Nonostante queste premesse, raramente alla scelta del tender viene dedicata la giusta attenzione; come pure alla sua corretta sistemazione a bordo quando esso non è in uso e la barca sta navigando. Si vedono, infatti, battellini enormi al servizio di piccole barche o anche, all’opposto, tender molto piccoli stracarichi di molte persone. Che dire poi dei tender rimorchiati alla meno peggio a poppa che vengono strappati via dal vento violento di una burrasca o dei fuoribordo che, lasciati per pigrizia montati sullo specchio di poppa del battellino durante la notte, vengono a trovarsi immersi in acqua perché un colpo di vento non previsto né immaginato ha rovesciato il battellino?

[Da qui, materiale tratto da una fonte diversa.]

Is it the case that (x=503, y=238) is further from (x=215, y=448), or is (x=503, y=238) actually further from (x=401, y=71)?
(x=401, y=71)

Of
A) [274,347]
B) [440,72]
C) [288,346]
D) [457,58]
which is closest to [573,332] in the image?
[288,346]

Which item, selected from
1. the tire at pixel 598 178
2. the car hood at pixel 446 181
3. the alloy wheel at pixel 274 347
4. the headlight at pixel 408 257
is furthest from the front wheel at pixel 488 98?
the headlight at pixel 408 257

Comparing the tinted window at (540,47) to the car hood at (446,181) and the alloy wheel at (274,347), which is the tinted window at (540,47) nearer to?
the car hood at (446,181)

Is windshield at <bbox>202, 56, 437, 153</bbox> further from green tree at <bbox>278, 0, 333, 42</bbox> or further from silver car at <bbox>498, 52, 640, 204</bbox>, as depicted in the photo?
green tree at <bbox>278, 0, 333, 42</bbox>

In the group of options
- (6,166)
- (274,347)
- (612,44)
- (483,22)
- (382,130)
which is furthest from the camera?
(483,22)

Questi inconvenienti possono essere evitati con opportuni accorgimenti e, soprattutto, con una scelta attenta alle varie esigenze, operata al momento dell’acquisto.
Agli albori della navigazione a vela da diporto, ben prima dell’avvento dei materiali compositi per la costruzione degli attuali gommoni, il compito di svolgere tutte le funzioni del tender era affidato a piccole unità che venivano chiamate “dinghyes”. Si trattava di piccole imbarcazioni a vela (dai tre ai quattro metri di lunghezza) alte di bordo e ben panciute. E’ appunto imitando le linee di queste piccole unità che il progettista inglese Cockshott disegnò il “dinghy” che formò poi una classe con la quale, a tutt’oggi vengono svolte regate tra appassionati di oggetti dal sapore antico.
Nell’immediato dopoguerra la crescente diffusione della gomma naturale permise l’utilizzazione di quest’ultima per costruire scafi nei quali la spinta di galleggiamento è fornita da tubolari pneumatici gonfiabili permettendo così la realizzazione di imbarcazioni pratiche e leggere.
I sistemi di produzione e la qualità dei materiali si sono sempre di più evoluti abbattendo i costi e diffondendo come conseguenza il sistema. Infatti, ai nostri giorni parlare di tender significa, quasi automaticamente, parlare di gommoni. Alla gomma naturale sono subentrati i moderni materiali sintetici che attualmente sono, quasi esclusivamente, elastomeri o plastomeri. Gli elastomeri, in genere neoprene e hypalon, sono uniti al tessuto che ne costituisce l’anima, con la tecnica dell’incollaggio. I plastomeri permettono invece l’unione del composito (tessuto più sintetico) tramite elettrosaldatura, con abbattimento dei tempi e dei costi di produzione e con elevata resistenza e durata nel tempo.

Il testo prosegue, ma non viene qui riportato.